To protect against DROWN, server operators need to ensure that their private keys are not used anywhere with server software that allows SSLv2 connections.

One of the complexities of DROWN is that attackers using this technique only need to find one device on your network that has SSLv2 enabled. If that device uses a certificate that shares the same public key (and therefore the same private key) with another certificate (or a copy of that same certificate) then all those devices are at risk.

It is common for certificates to be used across multiple devices or servers. For instance, your certificate may be used on your main webserver and your mail server. Research from the DROWN team has shown that many organizations already had their primary webservers protected from this attack, but left mail servers or other less significant servers with poor configurations, putting them all at risk.

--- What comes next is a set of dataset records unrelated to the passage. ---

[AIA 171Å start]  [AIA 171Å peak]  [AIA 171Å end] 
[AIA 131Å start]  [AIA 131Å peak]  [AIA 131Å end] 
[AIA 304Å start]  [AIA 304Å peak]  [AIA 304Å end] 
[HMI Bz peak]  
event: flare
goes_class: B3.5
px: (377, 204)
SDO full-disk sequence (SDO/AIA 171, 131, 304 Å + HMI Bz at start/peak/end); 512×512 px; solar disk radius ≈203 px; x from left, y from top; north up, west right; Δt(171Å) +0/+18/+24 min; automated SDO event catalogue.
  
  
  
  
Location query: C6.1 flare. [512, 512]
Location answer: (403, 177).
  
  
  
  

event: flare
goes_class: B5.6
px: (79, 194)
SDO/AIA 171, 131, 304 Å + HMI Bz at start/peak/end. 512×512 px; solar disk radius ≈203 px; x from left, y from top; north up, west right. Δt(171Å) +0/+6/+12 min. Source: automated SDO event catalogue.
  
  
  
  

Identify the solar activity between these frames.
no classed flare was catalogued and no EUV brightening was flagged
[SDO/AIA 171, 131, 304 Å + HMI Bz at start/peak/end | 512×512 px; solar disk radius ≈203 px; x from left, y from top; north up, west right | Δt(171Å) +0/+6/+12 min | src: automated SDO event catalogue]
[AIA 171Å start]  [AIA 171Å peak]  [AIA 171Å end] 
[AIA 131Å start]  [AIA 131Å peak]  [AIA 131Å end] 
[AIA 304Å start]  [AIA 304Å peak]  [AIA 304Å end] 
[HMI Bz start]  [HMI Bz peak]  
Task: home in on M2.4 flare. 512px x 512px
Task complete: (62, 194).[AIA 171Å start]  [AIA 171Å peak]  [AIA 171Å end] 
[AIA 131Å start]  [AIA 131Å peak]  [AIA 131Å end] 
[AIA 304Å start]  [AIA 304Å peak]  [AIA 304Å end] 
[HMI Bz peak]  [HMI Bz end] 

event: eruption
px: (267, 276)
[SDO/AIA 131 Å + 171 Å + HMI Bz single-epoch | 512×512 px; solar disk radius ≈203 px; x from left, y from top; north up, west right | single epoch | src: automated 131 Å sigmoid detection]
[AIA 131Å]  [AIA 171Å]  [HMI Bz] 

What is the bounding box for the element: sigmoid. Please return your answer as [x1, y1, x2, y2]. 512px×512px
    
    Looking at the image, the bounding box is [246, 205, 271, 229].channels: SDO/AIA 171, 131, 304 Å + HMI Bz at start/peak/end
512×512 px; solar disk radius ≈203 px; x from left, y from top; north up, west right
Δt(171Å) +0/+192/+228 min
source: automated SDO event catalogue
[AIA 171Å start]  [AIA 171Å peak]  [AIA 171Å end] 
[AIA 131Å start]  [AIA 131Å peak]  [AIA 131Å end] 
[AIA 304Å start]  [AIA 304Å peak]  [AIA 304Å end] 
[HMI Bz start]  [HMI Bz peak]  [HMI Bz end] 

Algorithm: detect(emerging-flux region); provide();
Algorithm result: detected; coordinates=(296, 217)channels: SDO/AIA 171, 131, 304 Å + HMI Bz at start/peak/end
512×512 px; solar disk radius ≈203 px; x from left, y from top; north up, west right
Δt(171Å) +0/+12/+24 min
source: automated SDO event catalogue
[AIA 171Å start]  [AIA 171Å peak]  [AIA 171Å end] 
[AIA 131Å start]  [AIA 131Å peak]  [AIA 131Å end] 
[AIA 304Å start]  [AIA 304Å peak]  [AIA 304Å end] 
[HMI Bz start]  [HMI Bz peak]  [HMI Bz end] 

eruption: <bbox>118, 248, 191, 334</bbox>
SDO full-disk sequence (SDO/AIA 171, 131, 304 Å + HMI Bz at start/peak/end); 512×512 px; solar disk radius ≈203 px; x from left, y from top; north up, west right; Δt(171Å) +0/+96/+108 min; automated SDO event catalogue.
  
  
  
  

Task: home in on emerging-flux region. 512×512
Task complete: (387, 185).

First, identify all your devices using SSL, and make sure you know what devices, if any, are sharing certificates or keys. Once you have mapped out your network, you can quickly fix the problem in the following two steps.

(The official website for DROWN offers a test that can help check for vulnerabilities. Please note that this test is not comprehensive and not dynamic. This means you may have vulnerable servers that are not listed here, and that if you update your servers the test results will not change. Please only use this to help with your diagnostics, and do not assume you are unaffected because of these test results.)

3. You DO need to patch Open SSL.

Every server (and other networking hardware) uses a “cryptographic library” (a.k.a. software for cryptography) to implement the SSL/TLS protocol. The most popular library is OpenSSL. If you are using OpenSSL, patch it immediately. Bug fixes have been released that can help prevent DROWN. But don’t stop there – you also need to disable SSLv2.

If your server is running Apache or NGINX you are probably using OpenSSL. If your server is running a Microsoft OS, you are likely not using OpenSSL.

If you have enterprise networking hardware or other devices like a firewall, you will need to consult that manufacturer to see if they use OpenSSL, and how (or if) you can download any patches.

4. You DO need to disable support for SSLv2
DROWN relies on abusing insecure ciphers and protocol flaws in SSLv2. You need to mitigate this problem by turning off SSLv2 support on EVERY device on your network. In 2016 there is no reason that any clients should be using (or need) this protocol version.

Here are ways to disable SSLv2 support on popular server OSs (these commands also disable SSLv3 support, which is a current best-practice since the discovery of the POODLE vulnerability):

Apache: If you are using Apache 2.4.x you are already good to go by default. If you are running Apache 2.2.x, you can configure which protocol versions are disabled by editing the SSL configuration file or Virtual Host configuration file(s). The name and location of this file will vary by distro and your personal preferences.The default location of this file for the apache.org source package is:

/usr/local/apache2/conf/extra/httpd-ssl.conf
Add (or update, if you already have “SSLProtocol” present) the following as a new line in your configuration file:

SSLProtocol All -SSLv2 -SSLv3NGINX: You are only affected if you are running version 0.7.64 or 0.8.18, or earlier.
Add (or update, if you already have “ssl_protocols” present) the following directive as a new line in your SSL configuration file:

ssl_protocols TLSv1 TLSv1.1 TLSv1.2Microsoft IIS (Windows Server): If you are running IIS 7.0 (Windows Server 2008) or above, SSLv2 is disabled by default. If you are running IIS 6.0, please consult this Microsoft support document, and strongly consider upgrading to a current version of IIS.

That’s it! You are safe!

If you have patched OpenSSL and disabled SSLv2 support across your network then you are no longer vulnerable to DROWN. Before we let you go, we want to stress the unique attack surface of this vulnerability. If ANY device on your network has SSLv2 enabled it will allow attackers to compromise EVERY device that shares that same public/private key pair. Please make sure you are updating the configuration on all of your devices, not just your primary web server.